> [What is expected]
Copy out every line of the rows below character for character, leaving out the pictures.

> [Input material]
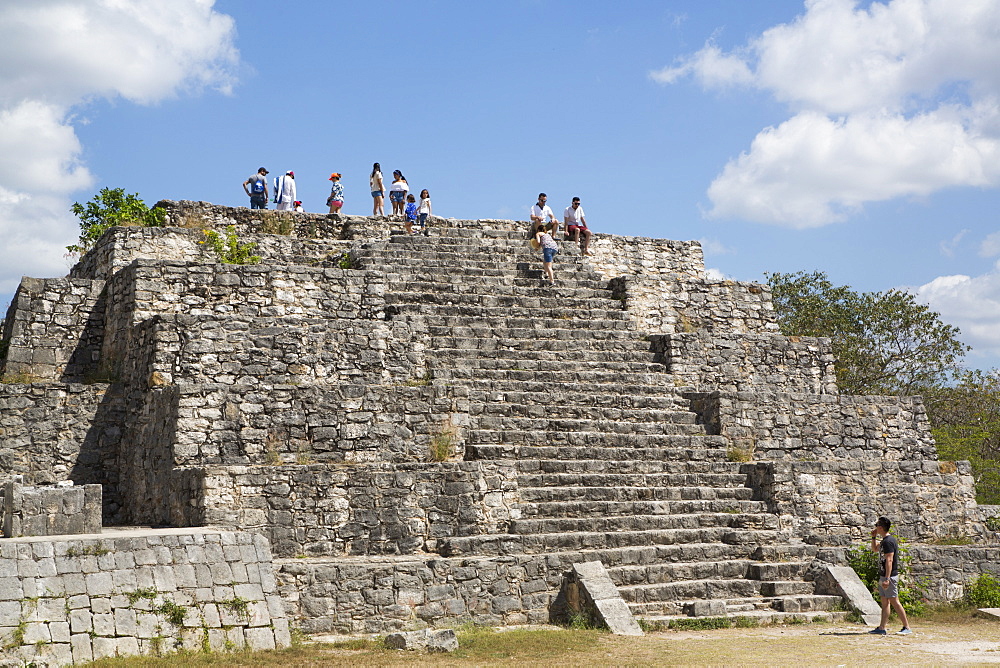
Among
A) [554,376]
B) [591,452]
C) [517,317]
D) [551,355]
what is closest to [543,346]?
[551,355]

> [Result for this task]
Among
A) [554,376]
B) [591,452]
C) [517,317]
D) [551,355]
what is closest to [543,346]?
[551,355]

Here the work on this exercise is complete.